A viscoelastic wave propagation approach for dynamic backcalculation of layer properties of asphalt pavements under an impact load

Abstract

An accurate and efficient asphalt pavement analytical model is crucial in back-calculating reasonable layer properties from falling weight deflectometer data. This study employs the wave propagation approach to address the cylindrical axisymmetric problem for asphalt pavement under an impact load. Different from traditional spectral element method (SEM), continuous integral transforms (Laplace-Hankel transforms) are used to achieve the response solutions for viscoelastic layered media. The modified Havriliak-Negami (MHN) model is incorporated to characterize the viscoelastic properties of asphalt concrete (AC) layer.

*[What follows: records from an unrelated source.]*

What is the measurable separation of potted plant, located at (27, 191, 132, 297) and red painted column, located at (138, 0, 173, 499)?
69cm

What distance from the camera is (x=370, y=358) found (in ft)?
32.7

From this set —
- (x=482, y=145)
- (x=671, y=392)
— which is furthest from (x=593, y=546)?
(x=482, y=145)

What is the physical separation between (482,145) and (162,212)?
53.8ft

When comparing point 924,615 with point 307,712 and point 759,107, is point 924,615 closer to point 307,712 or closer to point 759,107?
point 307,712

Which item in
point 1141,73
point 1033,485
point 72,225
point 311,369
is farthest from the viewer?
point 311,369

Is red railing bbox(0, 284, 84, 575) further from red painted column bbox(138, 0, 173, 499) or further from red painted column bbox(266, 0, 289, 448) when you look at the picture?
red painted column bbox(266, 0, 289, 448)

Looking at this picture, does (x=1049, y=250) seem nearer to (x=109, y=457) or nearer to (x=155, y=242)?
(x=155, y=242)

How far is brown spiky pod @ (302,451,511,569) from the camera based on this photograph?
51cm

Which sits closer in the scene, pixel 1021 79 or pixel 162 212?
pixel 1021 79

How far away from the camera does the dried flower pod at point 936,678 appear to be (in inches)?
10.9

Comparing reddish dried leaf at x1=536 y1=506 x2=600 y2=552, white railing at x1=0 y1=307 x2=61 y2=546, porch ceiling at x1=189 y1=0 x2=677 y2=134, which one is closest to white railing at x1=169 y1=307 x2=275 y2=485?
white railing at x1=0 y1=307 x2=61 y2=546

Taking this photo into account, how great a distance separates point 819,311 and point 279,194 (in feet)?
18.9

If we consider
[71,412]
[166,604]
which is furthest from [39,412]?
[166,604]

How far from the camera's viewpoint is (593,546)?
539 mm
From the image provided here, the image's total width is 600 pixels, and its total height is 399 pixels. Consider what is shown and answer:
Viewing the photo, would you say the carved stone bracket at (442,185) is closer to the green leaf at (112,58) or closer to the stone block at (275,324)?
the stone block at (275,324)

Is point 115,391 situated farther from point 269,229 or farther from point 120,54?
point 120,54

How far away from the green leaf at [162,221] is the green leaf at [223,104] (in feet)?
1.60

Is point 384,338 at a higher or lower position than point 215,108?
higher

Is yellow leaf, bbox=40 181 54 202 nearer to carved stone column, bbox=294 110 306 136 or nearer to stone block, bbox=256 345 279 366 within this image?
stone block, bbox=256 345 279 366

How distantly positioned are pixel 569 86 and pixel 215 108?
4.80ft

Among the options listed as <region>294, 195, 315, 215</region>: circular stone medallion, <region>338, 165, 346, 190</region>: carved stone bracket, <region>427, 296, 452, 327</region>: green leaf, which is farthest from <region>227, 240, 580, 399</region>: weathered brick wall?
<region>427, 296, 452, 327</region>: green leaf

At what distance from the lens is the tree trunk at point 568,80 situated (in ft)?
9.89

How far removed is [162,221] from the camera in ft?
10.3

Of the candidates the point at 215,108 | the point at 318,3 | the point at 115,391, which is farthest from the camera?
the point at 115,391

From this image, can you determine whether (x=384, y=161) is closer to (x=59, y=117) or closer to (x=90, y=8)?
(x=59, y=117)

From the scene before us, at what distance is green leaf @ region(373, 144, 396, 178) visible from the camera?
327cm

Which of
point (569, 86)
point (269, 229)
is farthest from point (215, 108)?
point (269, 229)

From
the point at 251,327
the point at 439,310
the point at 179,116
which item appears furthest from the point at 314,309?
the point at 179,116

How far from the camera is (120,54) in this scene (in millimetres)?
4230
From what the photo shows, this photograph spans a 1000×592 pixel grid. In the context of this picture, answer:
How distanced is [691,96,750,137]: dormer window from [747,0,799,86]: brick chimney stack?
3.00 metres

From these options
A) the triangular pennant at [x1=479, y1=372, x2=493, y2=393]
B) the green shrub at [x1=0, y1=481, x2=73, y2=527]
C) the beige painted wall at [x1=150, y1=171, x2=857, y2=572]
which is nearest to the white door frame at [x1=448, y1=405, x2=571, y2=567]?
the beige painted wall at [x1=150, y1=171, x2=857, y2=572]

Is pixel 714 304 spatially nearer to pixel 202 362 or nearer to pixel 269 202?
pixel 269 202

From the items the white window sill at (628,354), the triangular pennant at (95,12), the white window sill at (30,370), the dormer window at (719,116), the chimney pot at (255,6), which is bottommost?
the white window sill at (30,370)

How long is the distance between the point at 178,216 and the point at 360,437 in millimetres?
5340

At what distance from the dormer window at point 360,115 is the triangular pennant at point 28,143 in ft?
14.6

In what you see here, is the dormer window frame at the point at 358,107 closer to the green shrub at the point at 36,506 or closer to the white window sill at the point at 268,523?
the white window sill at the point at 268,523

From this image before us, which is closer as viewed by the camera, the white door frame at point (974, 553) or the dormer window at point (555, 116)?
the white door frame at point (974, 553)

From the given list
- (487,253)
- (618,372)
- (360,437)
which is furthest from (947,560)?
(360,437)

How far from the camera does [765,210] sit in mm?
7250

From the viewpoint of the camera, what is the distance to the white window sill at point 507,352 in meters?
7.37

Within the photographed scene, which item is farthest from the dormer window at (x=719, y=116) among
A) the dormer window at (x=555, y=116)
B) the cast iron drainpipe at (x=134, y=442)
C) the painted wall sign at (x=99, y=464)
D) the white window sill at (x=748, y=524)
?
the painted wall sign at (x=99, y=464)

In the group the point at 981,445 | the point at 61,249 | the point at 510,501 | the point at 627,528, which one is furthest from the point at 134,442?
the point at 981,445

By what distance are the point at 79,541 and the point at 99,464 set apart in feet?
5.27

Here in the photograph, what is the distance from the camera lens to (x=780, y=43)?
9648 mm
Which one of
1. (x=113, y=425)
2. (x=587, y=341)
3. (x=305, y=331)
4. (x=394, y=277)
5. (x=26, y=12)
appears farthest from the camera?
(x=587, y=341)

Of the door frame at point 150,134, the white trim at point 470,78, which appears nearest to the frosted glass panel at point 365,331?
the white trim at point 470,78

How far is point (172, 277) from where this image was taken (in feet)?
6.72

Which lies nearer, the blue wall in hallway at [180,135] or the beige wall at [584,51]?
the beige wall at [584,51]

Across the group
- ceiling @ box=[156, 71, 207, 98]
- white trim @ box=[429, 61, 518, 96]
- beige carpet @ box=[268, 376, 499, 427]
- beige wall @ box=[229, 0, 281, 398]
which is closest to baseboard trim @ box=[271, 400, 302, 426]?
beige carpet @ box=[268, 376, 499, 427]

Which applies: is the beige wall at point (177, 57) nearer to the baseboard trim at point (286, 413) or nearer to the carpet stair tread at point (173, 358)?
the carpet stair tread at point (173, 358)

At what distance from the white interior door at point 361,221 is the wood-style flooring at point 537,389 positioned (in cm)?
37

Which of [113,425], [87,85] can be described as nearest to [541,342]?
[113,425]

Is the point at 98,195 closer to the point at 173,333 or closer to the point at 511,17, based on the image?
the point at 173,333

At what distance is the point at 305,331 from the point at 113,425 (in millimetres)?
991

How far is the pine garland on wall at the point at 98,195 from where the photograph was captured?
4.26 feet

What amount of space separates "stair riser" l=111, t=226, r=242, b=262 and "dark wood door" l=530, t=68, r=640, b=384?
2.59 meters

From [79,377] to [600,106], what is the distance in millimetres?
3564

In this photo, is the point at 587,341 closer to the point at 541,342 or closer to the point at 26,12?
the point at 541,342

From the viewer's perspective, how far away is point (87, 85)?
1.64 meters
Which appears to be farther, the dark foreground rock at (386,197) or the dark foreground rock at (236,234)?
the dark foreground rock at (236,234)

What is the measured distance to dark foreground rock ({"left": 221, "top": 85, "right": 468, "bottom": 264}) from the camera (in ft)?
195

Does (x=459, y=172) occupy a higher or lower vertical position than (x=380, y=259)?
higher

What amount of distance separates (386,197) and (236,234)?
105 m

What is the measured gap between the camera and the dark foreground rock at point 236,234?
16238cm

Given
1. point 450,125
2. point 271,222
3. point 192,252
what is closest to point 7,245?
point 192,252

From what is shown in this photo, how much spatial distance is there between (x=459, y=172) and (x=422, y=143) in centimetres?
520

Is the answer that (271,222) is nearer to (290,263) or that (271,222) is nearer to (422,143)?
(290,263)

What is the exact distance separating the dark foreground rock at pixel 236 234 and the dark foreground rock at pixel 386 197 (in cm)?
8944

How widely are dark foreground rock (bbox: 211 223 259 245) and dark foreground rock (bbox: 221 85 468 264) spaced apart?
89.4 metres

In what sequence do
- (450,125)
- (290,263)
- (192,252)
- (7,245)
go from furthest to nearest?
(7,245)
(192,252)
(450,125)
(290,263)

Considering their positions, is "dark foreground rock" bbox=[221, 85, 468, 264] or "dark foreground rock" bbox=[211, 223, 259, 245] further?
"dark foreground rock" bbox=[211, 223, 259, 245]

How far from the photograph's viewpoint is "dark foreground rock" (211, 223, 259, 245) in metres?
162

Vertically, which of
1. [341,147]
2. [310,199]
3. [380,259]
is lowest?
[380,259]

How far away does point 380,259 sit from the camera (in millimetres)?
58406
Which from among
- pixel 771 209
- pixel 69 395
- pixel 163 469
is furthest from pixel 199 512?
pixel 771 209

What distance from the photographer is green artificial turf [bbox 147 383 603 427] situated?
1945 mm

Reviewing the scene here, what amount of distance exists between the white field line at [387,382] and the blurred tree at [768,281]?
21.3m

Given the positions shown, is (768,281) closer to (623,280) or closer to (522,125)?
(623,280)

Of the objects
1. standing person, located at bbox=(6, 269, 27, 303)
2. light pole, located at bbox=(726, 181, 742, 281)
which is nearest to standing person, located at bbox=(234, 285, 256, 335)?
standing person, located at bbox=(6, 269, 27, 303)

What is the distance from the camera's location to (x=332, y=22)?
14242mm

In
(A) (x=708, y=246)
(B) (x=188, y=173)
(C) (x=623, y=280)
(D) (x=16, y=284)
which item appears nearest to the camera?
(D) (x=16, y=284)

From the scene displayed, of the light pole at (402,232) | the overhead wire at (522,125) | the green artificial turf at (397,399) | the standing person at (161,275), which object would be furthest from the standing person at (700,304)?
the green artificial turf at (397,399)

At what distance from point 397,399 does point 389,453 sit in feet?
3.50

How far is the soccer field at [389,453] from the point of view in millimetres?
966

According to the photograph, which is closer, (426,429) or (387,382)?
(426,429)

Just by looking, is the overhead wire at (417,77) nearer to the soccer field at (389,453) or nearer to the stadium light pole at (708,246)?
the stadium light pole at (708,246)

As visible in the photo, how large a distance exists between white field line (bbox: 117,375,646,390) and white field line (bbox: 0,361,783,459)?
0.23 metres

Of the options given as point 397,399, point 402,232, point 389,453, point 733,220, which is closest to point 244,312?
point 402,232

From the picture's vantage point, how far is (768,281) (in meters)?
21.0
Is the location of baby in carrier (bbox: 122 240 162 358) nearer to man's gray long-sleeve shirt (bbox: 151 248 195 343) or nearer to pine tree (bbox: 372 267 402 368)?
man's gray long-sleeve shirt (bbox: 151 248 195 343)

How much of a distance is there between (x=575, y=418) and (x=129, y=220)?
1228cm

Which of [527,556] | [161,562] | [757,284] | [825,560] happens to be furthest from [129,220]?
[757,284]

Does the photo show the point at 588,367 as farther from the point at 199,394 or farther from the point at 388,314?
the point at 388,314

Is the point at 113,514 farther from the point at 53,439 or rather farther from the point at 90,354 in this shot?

The MHN model requires only five coefficients to derive various viscoelastic quantities and provides significant advantages in parameter identification. The proposed procedure is validated against response results from finite element method and SEM with a difference of less than 2%, and particularly, it prevents frequency leakage errors that may occur in SEM caused by discrete Fourier transform. A dynamic backcalculation program is then developed by combining the proposed procedure with a screened optimization algorithm. The difference between actual and backcalculated layer parameters of theoretical pavements is found to be less than 3%. Field measured data are also back-analysed, and both dynamic modulus and phase angle master curves are determined to describe the viscoelastic behaviour of AC layer.